- _Exercise set_:
• a. Reproduce the passage on the Bush administration's detention claims, starting at "The Bush administration is arguing" and ending at "still be America?", and swap "lawyers" for "attorneys".
• b. Carry on the article about the Bush administration's claim that it may hold U.S. citizens without trial, beginning after its last sentence.

- _Page excerpt_:

+++

Above the law

The Bush administration is arguing that it has the right to lock up U.S. citizens forever -- without evidence, witnesses, lawyers or trials. If the Supreme Court agrees, will this still be America?

Apr 28, 2004 | U.S. Supreme Court justices listened skeptically last week as Solicitor General Ted Olson argued that foreign detainees being held in U.S. military facilities in Guantánamo Bay have no right to seek relief from U.S. courts. Wednesday, Olson will be back before the court, this time arguing in two historic cases that the government has the authority to lock up U.S. citizens, too -- without charges, without a lawyer, without a trial, without any rights at all -- simply by declaring them "enemy combatants" in the administration's war on terror.

Having government agents sweep U.S. citizens off the streets and into prison cells, holding them incommunicado for as long as the government likes -- it sounds like a dark fantasy of life in a totalitarian state, the kind of thing we're supposed to be fighting against in Iraq. But this is no fantasy. In the cases of Jose Padilla and Yaser Hamdi, the Bush administration is advancing a vision of governmental power that is both far-reaching and unprecedented, at least in the United States of America. And it is a vision -- like the one the administration articulated Tuesday during Supreme Court arguments on the secrecy of Vice President Cheney's energy task force -- that leaves sole discretion, sole authority, and almost unfettered power in the hands of the executive branch.

+++

- _Dataset entries_:
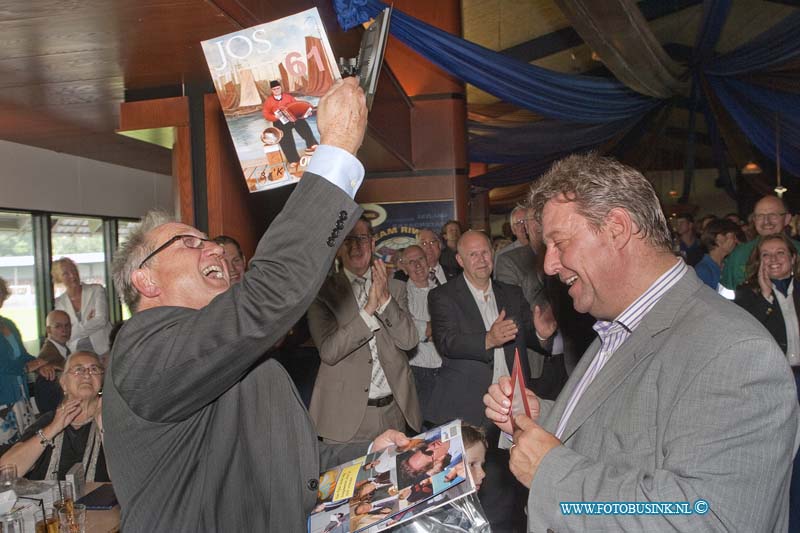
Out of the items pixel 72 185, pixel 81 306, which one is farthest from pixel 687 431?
pixel 72 185

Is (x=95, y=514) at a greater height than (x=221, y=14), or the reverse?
(x=221, y=14)

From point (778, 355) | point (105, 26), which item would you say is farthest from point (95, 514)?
point (778, 355)

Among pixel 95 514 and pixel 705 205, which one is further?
pixel 705 205

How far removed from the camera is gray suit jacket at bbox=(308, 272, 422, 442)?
132 inches

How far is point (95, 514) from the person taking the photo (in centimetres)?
260

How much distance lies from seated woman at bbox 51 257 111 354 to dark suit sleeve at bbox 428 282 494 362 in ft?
10.8

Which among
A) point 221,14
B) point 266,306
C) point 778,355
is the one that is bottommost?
point 778,355

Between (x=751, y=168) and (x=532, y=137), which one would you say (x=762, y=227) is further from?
(x=751, y=168)

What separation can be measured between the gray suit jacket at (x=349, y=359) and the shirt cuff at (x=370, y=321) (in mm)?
26

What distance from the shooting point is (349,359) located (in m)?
3.45

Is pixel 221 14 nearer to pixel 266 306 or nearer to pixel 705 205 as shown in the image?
pixel 266 306

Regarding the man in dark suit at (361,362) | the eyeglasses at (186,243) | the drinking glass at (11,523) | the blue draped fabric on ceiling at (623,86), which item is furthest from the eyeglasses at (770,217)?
the drinking glass at (11,523)

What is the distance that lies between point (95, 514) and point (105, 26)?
1.85 metres

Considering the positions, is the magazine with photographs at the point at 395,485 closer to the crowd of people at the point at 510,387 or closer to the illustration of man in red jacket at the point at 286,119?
the crowd of people at the point at 510,387
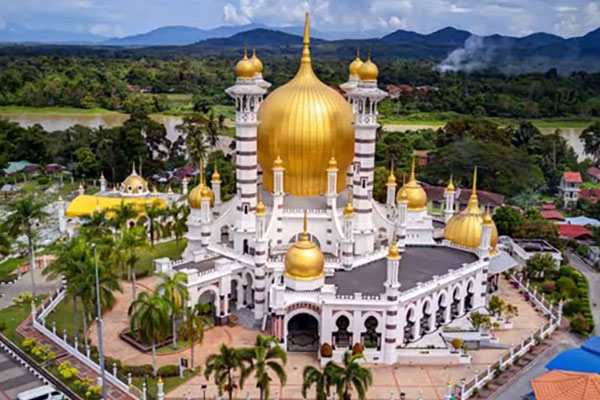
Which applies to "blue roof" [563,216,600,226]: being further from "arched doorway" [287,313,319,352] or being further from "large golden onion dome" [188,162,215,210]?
"large golden onion dome" [188,162,215,210]

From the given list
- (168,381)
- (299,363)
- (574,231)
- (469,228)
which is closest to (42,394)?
(168,381)

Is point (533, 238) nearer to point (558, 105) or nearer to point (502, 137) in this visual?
point (502, 137)

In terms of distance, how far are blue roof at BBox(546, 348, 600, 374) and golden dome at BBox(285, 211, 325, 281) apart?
10.7 m

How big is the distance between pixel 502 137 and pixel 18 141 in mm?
53700

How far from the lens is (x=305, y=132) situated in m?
32.6

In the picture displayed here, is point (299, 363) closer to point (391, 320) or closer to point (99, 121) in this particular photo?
point (391, 320)


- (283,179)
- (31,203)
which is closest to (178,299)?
(283,179)

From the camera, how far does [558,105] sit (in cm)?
10081

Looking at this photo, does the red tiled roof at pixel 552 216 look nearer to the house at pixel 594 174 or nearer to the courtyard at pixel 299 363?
the house at pixel 594 174

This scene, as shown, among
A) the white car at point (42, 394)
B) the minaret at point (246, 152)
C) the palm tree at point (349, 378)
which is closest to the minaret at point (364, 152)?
the minaret at point (246, 152)

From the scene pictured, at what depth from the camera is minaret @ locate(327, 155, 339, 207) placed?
1259 inches

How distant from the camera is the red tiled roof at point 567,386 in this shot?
2188 cm

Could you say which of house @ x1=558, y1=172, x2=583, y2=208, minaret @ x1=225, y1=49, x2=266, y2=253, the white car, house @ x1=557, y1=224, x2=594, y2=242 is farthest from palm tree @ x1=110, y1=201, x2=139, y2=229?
house @ x1=558, y1=172, x2=583, y2=208

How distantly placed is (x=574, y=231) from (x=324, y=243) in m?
23.7
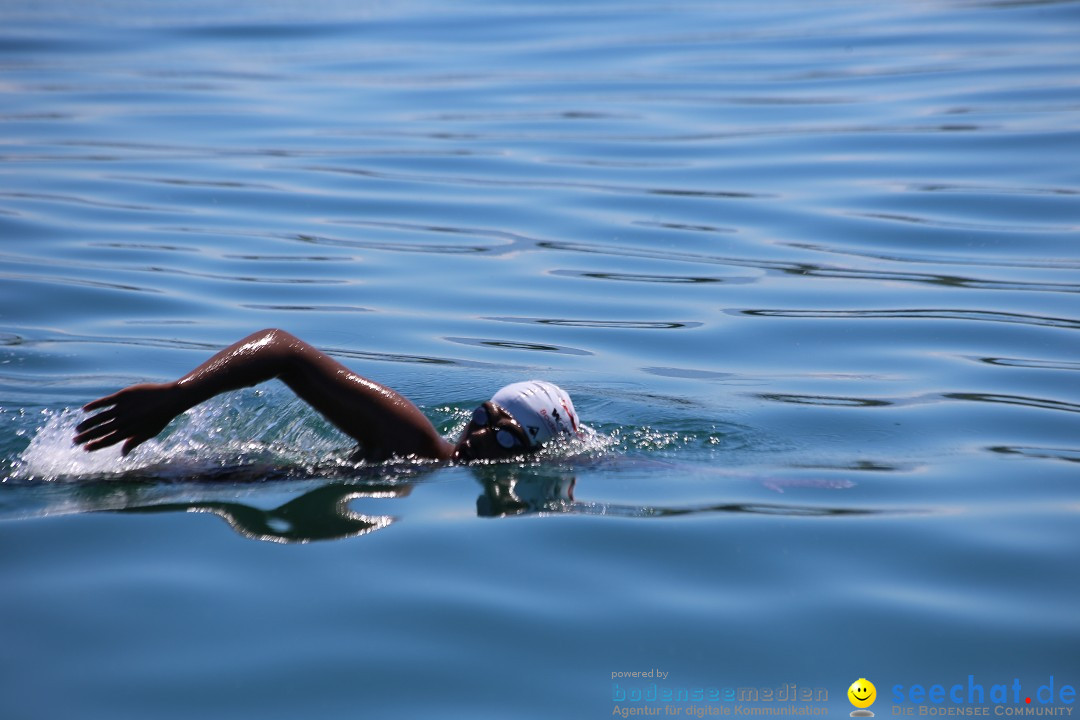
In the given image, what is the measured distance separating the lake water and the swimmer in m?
0.17

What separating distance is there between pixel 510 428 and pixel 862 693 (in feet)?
9.22

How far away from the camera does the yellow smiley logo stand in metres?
4.62

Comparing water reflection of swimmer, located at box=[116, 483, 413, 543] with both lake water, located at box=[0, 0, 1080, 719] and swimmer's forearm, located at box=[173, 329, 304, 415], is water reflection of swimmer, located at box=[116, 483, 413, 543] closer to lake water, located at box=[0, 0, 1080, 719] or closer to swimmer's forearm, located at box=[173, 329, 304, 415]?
lake water, located at box=[0, 0, 1080, 719]

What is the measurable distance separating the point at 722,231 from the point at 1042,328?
3.77 m

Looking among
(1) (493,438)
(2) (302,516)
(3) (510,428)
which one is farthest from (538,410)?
(2) (302,516)

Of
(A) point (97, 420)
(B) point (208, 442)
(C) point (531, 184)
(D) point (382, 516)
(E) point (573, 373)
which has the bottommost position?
(D) point (382, 516)

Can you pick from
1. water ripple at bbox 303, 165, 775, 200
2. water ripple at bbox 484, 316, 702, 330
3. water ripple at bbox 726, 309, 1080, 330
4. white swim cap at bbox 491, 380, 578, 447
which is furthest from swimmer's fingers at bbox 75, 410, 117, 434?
water ripple at bbox 303, 165, 775, 200

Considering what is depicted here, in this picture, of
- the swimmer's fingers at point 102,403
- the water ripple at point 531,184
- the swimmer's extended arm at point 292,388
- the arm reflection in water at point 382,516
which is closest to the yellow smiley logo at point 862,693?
the arm reflection in water at point 382,516

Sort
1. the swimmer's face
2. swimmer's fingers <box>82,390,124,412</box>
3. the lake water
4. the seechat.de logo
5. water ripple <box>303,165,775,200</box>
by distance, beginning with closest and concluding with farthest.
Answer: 1. the seechat.de logo
2. the lake water
3. swimmer's fingers <box>82,390,124,412</box>
4. the swimmer's face
5. water ripple <box>303,165,775,200</box>

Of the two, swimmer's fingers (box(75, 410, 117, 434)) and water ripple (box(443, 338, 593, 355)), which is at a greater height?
swimmer's fingers (box(75, 410, 117, 434))

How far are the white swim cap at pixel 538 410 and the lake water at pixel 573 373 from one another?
161 mm

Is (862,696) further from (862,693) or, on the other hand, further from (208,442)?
(208,442)

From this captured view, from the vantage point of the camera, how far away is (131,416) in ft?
20.1

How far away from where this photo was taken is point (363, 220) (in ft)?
44.4
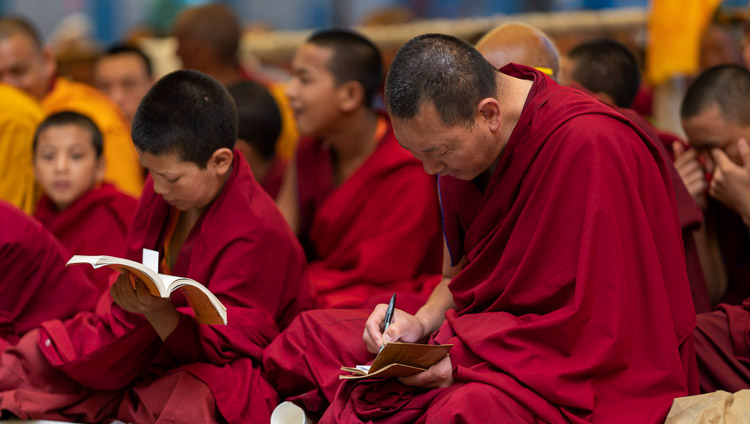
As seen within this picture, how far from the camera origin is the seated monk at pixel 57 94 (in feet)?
15.5

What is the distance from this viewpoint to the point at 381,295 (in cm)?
325

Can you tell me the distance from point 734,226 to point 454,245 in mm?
1083

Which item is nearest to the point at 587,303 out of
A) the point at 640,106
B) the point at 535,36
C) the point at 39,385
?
the point at 535,36

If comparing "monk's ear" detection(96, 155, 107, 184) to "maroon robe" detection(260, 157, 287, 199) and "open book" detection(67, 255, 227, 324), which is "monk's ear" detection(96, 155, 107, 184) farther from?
"open book" detection(67, 255, 227, 324)

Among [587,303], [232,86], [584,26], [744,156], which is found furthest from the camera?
[584,26]

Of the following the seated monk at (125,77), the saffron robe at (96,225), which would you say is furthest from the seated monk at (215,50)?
the saffron robe at (96,225)

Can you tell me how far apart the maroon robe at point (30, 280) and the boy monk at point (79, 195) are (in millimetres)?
311

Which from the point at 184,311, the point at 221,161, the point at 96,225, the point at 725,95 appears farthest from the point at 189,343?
the point at 725,95

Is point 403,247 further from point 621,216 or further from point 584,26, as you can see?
point 584,26

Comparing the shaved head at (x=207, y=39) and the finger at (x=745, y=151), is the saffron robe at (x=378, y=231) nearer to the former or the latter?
the finger at (x=745, y=151)

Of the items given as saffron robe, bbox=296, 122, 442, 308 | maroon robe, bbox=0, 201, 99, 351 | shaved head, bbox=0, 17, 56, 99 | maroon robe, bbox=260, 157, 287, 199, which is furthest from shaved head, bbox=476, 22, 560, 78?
shaved head, bbox=0, 17, 56, 99

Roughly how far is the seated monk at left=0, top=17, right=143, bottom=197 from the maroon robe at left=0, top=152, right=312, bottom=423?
5.56 feet

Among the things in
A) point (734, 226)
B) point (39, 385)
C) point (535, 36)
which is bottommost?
point (39, 385)

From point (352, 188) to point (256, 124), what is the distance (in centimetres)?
65
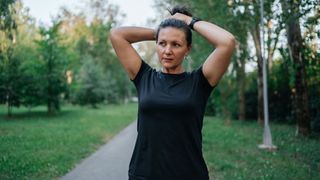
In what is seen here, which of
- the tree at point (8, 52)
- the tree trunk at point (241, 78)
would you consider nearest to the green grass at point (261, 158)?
the tree trunk at point (241, 78)

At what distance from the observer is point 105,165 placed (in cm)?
940

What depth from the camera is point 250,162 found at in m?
9.78

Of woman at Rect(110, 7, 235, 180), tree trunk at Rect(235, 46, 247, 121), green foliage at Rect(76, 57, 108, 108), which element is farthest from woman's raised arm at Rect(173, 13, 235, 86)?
green foliage at Rect(76, 57, 108, 108)

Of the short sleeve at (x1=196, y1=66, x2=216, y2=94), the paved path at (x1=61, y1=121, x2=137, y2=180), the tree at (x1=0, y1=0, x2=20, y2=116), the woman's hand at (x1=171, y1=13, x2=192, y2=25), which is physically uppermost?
the tree at (x1=0, y1=0, x2=20, y2=116)

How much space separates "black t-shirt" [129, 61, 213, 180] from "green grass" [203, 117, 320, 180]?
5.93 m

+++

- _Answers in order_:
• a.
The Bush administration is arguing that it has the right to lock up U.S. citizens forever -- without evidence, witnesses, attorneys or trials. If the Supreme Court agrees, will this still be America?

• b.
It's easy to become blasé about liberties lost in the Ashcroft era. The lines between foreign intelligence efforts and criminal investigations have been blurred; the government has more power to snoop, to search, to study your financial transactions and examine your reading habits; foreigners have been detained, immigrants deported. "There are so many things," says Elliot Mincberg, legal director for the liberal advocacy group People for the American Way.

But the administration's arguments in the Padilla and Hamdi cases have activists and analysts on both the left and the right alarmed all over again. Timothy Lynch, director of the conservative Cato Institute's Project on Criminal Justice, says the Bush administration is advancing a "sweeping theory of executive power" that could lead to "dangerous" legal precedents. "If the administration were to prevail in Hamdi and Padilla, there would be no limit to the number of people who could be arrested here totally outside the normal criminal process, people arrested without arrest warrants, people not going before judges, people being held in solitary confinement in prison facilities right here in the United States," he said.

The Cato Institute and People for the American Way seldom see eye to eye, but they do here. If the Supreme Court accepts the Bush administration's arguments in the Padilla and Hamdi cases, Mincberg says, the executive branch of the U.S. government will have "an unlimited right to put American citizens in an indefinite Constitution-free zone."